By Bruce Levine-
(CBS) The newest Cub to be announced as a part of the 2015 rotation feels the team was lucky to get ace let-hander Jon Lester.
Jason Hammel officially signed his two-year, $20-million contract on Friday that will bring him back to Chicago, where he pitched with the Cubs for the first half of 2014 before being traded to the Athletics. Hammel talked about the advantages of having a staff led by Lester, who earlier this week agreed to a six-year, $155-million deal the Cubs.
"His proven consistency over eight or nine years of dominance, there is no reason why he shouldn't get the money," Hammel said. "They probably got him pretty cheap. I know Theo (Epstein, president of baseball operations) did not want to hear me say that, but the guy is a winner. He is a proven winner, and for a young team, you need guys like that who know how to come around and know how to go about their business."
Hammel, 32, was traded to Oakland along with Jeff Samardzija on July 4 for three young players, including Addison Russell, the fourth-ranked minor league player at the time. Hammel was a combined 10-11 with a 3.47 ERA last season (8-5, 2.98 ERA with Chicago). He will be slotted in the third or fourth rotation spot, depending on any other offseason moves the Cubs make to solidify their pitching staff.
It's a rarity when a player is traded from a team in one season and returns the next year.
"When Theo told me he was moving me to Oakland, it was bittersweet," Hammel said. "I knew that this was the place for me. Theo made good on his promise to call me on the first day of free agency, telling me he wanted to be the first call. We went from there."
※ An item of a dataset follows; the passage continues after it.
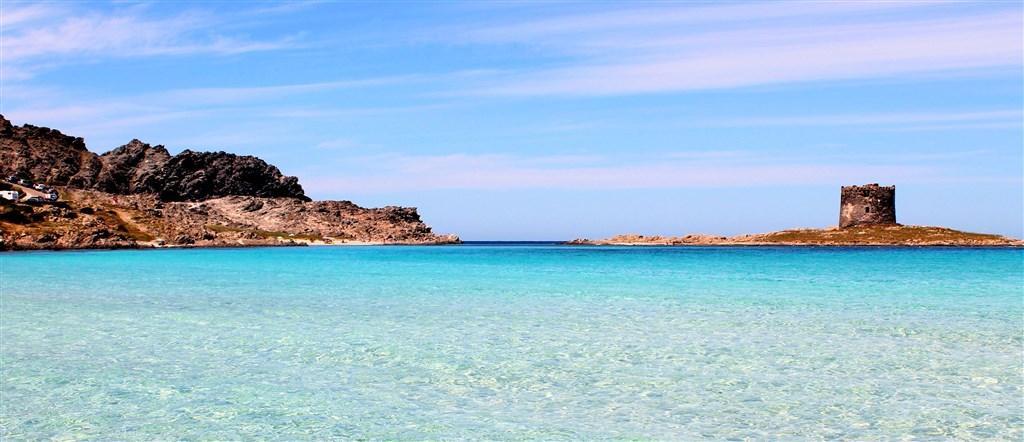 Poznávací zájezd Sardinie 55+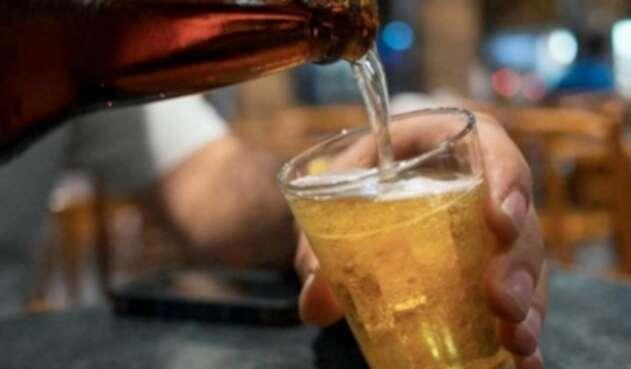 En los diez municipios del Valle de Aburrá estará prohibido el expendio y consumo de licor.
Hammel said he probably left more money and years on the table from somewhere else in order to come back to Chicago.
"This is not just Schtick or flash," Hammel said. "The Cubs are making a commitment to winning here. I can t predict the future, but this should be a very dominant rotation. You win championships with pitching. Offense helps,(but) the teams that go (to the playoffs) have dominant pitching."
Hammel said his family loved the Chicago experience the first time around.
"The intangibles of coming back is something that made me and my family comfortable," he said. "It made me happy. I do feel like this is my family away from my family -- my Cubs family."